La tarea no es sencilla. El viejo lince deambula, temeroso, por la noche. Lo hace por senderos despejados y cortafuegos, descansando cada medio kilómetro. Durante el día, se esconde entre los matorrales, donde el camuflaje de su pelaje lo hace invisible a cualquier amenaza. También para los rastreadores, que terminan perdiéndole la pista el 1 de julio entre una inmensa extensión de maleza. Tras 24 infructuosas horas, el 3 de julio se organiza una batida con todo el personal disponible, guardas a caballo y hasta un perro especializado en rastrear linces llamado Eco. La batida da sus frutos y encuentran dos pistas, pero la alegría dura poco: a partir de ese momento se enfrentan a dos semanas sin noticias de Fran.

Empieza una travesía en el desierto, en la que los cazadores de pista echan toda la carne en el asador: Fran es un lince débil y enfermo con escasas posibilidades de sobrevivir a su libre albedrío. Se ponen más cámaras de fototrampeo, más jaulas trampa con un conejo dentro, se utilizan focos nocturnos y, cada día, se limpian los cortafuegos con un ingenioso sistema: una traviesa colocada en el paragolpes posterior de un vehículo arrastra varios neumáticos que dejan limpio el tablero de juego. Así será más fácil encontrar las pistas frescas que Fran pueda dejar sobre las arenas. “Nada, Fran, no aparece ninguna parte”, escribe un Galán desesperanzado. 

Pero, por fin, a las siete de la mañana del 19 de julio, cuando las esperanzas de encontrarlo con vida comienzan a flaquear, una llamada les devuelve los ánimos: Antonio Valero ha localizado a Fran en el poblado forestal de Los Cabezudos… ¡a 15 kilómetros de su hogar! El personal se desplaza con la artillería pesada, pero el viejo lince aún tiene un as guardado en la manga y desaparece entre la maleza. La fortuna y el hambre del animal consiguen que Fran pique el anzuelo: “tras una hora de búsqueda por la mancha de vegetación, Fran acabó entrando en la jaula de captura que habíamos dejado activada justo por donde él se había adentrado en el espeso matorral”.

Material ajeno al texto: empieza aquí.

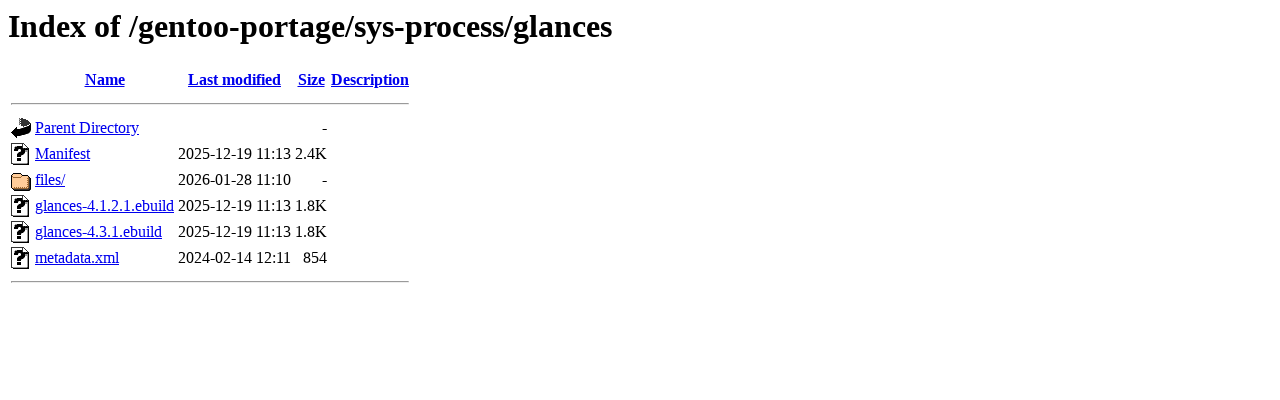

--- FILE ---
content_type: text/html;charset=UTF-8
request_url: https://ftp.rrzn.uni-hannover.de/gentoo-portage/sys-process/glances/?C=D;O=A
body_size: 528
content:
<!DOCTYPE HTML PUBLIC "-//W3C//DTD HTML 3.2 Final//EN">
<html>
 <head>
  <title>Index of /gentoo-portage/sys-process/glances</title>
 </head>
 <body>
<h1>Index of /gentoo-portage/sys-process/glances</h1>
  <table>
   <tr><th valign="top"><img src="/icons/blank.gif" alt="[ICO]"></th><th><a href="?C=N;O=A">Name</a></th><th><a href="?C=M;O=A">Last modified</a></th><th><a href="?C=S;O=A">Size</a></th><th><a href="?C=D;O=D">Description</a></th></tr>
   <tr><th colspan="5"><hr></th></tr>
<tr><td valign="top"><img src="/icons/back.gif" alt="[PARENTDIR]"></td><td><a href="/gentoo-portage/sys-process/">Parent Directory</a></td><td>&nbsp;</td><td align="right">  - </td><td>&nbsp;</td></tr>
<tr><td valign="top"><img src="/icons/unknown.gif" alt="[   ]"></td><td><a href="Manifest">Manifest</a></td><td align="right">2025-12-19 11:13  </td><td align="right">2.4K</td><td>&nbsp;</td></tr>
<tr><td valign="top"><img src="/icons/folder.gif" alt="[DIR]"></td><td><a href="files/">files/</a></td><td align="right">2026-01-28 11:10  </td><td align="right">  - </td><td>&nbsp;</td></tr>
<tr><td valign="top"><img src="/icons/unknown.gif" alt="[   ]"></td><td><a href="glances-4.1.2.1.ebuild">glances-4.1.2.1.ebuild</a></td><td align="right">2025-12-19 11:13  </td><td align="right">1.8K</td><td>&nbsp;</td></tr>
<tr><td valign="top"><img src="/icons/unknown.gif" alt="[   ]"></td><td><a href="glances-4.3.1.ebuild">glances-4.3.1.ebuild</a></td><td align="right">2025-12-19 11:13  </td><td align="right">1.8K</td><td>&nbsp;</td></tr>
<tr><td valign="top"><img src="/icons/unknown.gif" alt="[   ]"></td><td><a href="metadata.xml">metadata.xml</a></td><td align="right">2024-02-14 12:11  </td><td align="right">854 </td><td>&nbsp;</td></tr>
   <tr><th colspan="5"><hr></th></tr>
</table>
</body></html>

La odisea del felino ha terminado. Regresa a casa en un estado de “extrema delgadez”. En el centro de cría, lo someten a un examen veterinario y, acto seguido, lo sueltan en las instalaciones de cuarentena. La vida se abre camino: Fran caza un conejo al entrar en su jaula.

“Hemos aprendido su patrón de movimiento, buscando el alimento y los puntos de agua. Tiene un patrón de huella completamente diferente a un lince que no sea cojo. Ha ido esquivando las zonas con mayor vegetación, donde las espinas le molestan en la cara, al ir más bajo por la cojera”, explica Villaespesa.

Desde entonces, y en apenas un mes, el lince ha recuperado peso y si los análisis de enfermedades infecciosas dan resultados negativos, Fran podrá volver a campear en semilibertad junto a sus 26 compañeros del centro de cría. El otoño del viejo lince se aventura dulce, tras una odisea que sus cuidadores jamás pudieron imaginar.